A screenshot with 13 available subtitles on TED
Subtitles available in 13 languages on TED. (Large preview)

In fact, the environment might not matter that much. Many people turn on closed captioning by default these days to comfortably follow along in the video. Perhaps the spoken language isn’t their native language, or perhaps they aren’t quite familiar with the accent of some speakers, or maybe they don’t have headphones nearby, don’t want to use them, or can’t use them. In short, closed captions are better for everybody and they increase ROI and audience.

A picture of a woman with mobile saying ‘Tell me about the Visual Language of Closed Captions and Subtitles’
The Doctor asks her phone “Tell me about the Visual Language of Closed Captions and Subtitles.” (Source: uxdesign.cc) (Large preview)

Just a decade ago, closed captioning would be difficult to come by on the web. Yet, today it’s almost unimaginable to have a public video produced without proper captioning in place. And it doesn’t seem like a particularly complicated task. Isn’t it basically just text flowing over lines, with a few time stamps in between?

Well, it doesn’t have to be. With captions, we can embed a lot of contextual details that are somehow lost between the lines when translated from audio to text — be it sarcasm, music information, synthetic voice, background noise, or unexpected interruptions. But first, we need to talk about how subtitles and captions are different.

Pssst! This article is part of our ongoing series on design patterns. It’s also a part of Smart Interface Design Patterns 🍣 and is available in the live UX training as well.

Subtitles vs. Captions

At the first glance, subtitles and captions might appear to be the same. In the end, it’s all about conveying information in a textual way. However, as kindly pointed out by Svetlana Kouznetsova in her book an audio accessibility, they aren’t really interchangeable.

Accordion to Svetlana,

Captions are considered as part of accessibility and designed for deaf people to access aural information in the same language with accessibility elements such as speaker identifications, sound descriptions etc.

Subtitles, on another hand, are considered as part of internationalization (not accessibility) and designed as a translation from one spoken language to another written language for hearing people who don't understand the original language.

While captions are designed for people with hearing difficulties, subtitles are designed to support hearing people who might not understand the original language. They often lack speaker IDs and sound descriptions and consequently, subtitles aren’t necessarily accessible.

In this article, we focus both on subtitles and captions, with some general guidelines of how we can improve both. Our journey starts with a general conversation about design conventions for subtitles.

Subtitles Formatting and Design Conventions

Fortunately, there are already golden rules of transcription, best practices as well as an established visual language for closed captions and subtitles. When we want to indicate any subtle changes in the background, emphasis on specific words, whispering, or a short pause, we can rely on simple text formatting rules in subtitles to communicate it.
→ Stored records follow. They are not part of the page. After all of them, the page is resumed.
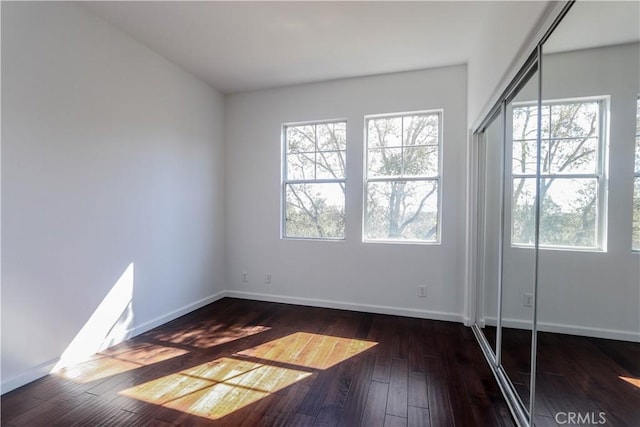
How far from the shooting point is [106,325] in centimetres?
249

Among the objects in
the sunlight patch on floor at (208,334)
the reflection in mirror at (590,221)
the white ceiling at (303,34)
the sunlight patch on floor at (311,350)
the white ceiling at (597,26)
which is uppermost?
the white ceiling at (303,34)

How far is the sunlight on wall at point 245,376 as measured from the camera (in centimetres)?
181

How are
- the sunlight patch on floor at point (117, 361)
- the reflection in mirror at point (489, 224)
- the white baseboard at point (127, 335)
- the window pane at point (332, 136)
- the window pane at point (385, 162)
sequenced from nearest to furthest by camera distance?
the white baseboard at point (127, 335)
the sunlight patch on floor at point (117, 361)
the reflection in mirror at point (489, 224)
the window pane at point (385, 162)
the window pane at point (332, 136)

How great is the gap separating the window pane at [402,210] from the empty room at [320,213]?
25mm

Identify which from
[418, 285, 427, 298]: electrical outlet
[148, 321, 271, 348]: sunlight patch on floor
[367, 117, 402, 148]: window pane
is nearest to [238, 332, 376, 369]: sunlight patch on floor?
[148, 321, 271, 348]: sunlight patch on floor

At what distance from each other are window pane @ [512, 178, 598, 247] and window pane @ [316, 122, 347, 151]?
222 centimetres

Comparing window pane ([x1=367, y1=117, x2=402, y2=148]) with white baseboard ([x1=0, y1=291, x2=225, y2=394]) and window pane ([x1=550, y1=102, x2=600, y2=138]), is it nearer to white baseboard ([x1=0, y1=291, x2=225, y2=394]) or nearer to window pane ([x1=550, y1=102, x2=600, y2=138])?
window pane ([x1=550, y1=102, x2=600, y2=138])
A screenshot showing a visual language of closed captions
An overview of common design conventions on closed captions and subtitles, by Gareth Ford Williams. (Large preview)

Gareth Ford Williams has put together a visual language of closed captions and has kindly provided a PDF cheatsheet that is commonly used by professional captioners.

There are some generally established rules about captioning, and here are some that I found quite useful when working on captioning for my own video course:

  • Divide your sentences into two relatively equal parts like a pyramid (40ch per line for the top line, a bit less for the bottom line);
  • Always keep an average of 20 to 30 characters per second;
  • A sequence should only last between 1 and 8 seconds;
  • Always keep a person’s name or title together;
  • Do not break a line after conjunction;
  • Consider aligning multi-lined captions to the left.

There are some minor differences in formatting between different languages (and Gareth writes about them in the article), but the resource can be used as inspiration and a checklist to make sure you don’t forget any fine details.

Captions Natively Integrated In The Content

On their own, closed captions and subtitles are often seen as an additional layer that lives on top of existing audio or video content and supports users in addition to that main piece of content. However, what if we designed them to be natively integrated into the video player?

A screenshot from Ethics for Design where subtitles and supplementary information about the speaker are integrated into the video content
Ethics for Design has reinvented the video player experience. For the better. (Large preview)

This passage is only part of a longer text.